Dienstag, 31. März. Der dreitägige Workshop auf dem Campus der Georgetown University.
Die im Nordwesten der Stadt auf einem Hügel gelegene, 1789 von Jesuiten gegründete Georgetown University verfolgte zwei Ziele: die Zukunft des amerikanischen Katholizismus durch Bildung zu stärken und zum politischen, kulturellen und intellektuellen Leben der noch jungen Nation beizutragen. Der Spirit of Georgetown besteht noch heute fort: Ad Majorem Dei Gloriam – Zur höheren Ehre Gottes. Hier arbeiten Studenten aus allen fünfzig US-Bundestaaten, sämtliche Weltregionen und Bildungschichten sind vertreten.

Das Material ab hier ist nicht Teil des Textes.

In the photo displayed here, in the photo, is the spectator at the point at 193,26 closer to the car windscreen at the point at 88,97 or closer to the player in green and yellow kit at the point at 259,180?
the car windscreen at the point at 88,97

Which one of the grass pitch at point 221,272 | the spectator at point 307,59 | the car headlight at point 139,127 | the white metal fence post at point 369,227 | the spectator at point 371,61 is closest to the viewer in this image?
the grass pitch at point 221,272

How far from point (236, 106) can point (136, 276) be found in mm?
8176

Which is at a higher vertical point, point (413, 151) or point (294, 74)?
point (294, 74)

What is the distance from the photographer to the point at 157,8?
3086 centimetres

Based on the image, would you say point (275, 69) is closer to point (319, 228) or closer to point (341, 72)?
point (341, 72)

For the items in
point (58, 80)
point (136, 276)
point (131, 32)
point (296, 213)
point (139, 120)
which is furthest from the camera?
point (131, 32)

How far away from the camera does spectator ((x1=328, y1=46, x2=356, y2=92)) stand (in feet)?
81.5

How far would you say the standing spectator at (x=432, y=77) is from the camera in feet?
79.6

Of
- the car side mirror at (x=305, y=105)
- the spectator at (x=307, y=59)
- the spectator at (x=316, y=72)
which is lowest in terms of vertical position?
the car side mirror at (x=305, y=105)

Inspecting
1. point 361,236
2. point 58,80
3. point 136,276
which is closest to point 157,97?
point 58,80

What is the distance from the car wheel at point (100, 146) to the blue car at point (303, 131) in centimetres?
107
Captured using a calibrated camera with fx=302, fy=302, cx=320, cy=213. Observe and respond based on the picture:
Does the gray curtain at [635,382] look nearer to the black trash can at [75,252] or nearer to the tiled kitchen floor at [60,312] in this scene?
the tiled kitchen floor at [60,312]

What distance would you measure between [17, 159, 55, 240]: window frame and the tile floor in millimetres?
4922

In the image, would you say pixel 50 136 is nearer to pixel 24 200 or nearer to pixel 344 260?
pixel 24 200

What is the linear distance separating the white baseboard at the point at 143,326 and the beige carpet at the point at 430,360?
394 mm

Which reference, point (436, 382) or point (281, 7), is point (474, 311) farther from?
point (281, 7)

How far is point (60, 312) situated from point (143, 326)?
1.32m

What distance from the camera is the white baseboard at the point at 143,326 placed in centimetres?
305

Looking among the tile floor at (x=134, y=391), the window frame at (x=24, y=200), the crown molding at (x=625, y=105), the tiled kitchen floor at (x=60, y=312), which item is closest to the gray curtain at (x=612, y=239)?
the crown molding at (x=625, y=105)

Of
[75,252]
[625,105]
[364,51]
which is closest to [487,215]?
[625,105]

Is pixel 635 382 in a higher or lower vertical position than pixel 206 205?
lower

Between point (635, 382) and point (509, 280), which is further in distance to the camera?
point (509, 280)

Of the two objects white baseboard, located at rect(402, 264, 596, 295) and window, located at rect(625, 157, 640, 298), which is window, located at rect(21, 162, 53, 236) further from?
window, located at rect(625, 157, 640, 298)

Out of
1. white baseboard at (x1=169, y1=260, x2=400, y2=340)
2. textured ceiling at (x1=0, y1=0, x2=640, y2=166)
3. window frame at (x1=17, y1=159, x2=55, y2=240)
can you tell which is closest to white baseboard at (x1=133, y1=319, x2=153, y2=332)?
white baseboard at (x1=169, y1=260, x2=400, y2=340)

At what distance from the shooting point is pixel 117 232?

Die Universität steht in einer besonderen Beziehung zu Deutschland: Konrad Adenauer, der Katholik aus dem Rheinland, unterhielt als Kanzler beste Verbindungen zur Georgetown School of Foreign Service, die nach dem Krieg erheblichen Einfluss auf die amerikanische Außenpolitik ausübte. Drei Jahrzehnte später folgte ihm Helmut Kohl, der Katholik aus der Pfalz. 1990 unterstütze die Bundesregierung die Gründung des Center for German and International Studies.
Teamdinner im Tombs Restaurant auf dem Campus.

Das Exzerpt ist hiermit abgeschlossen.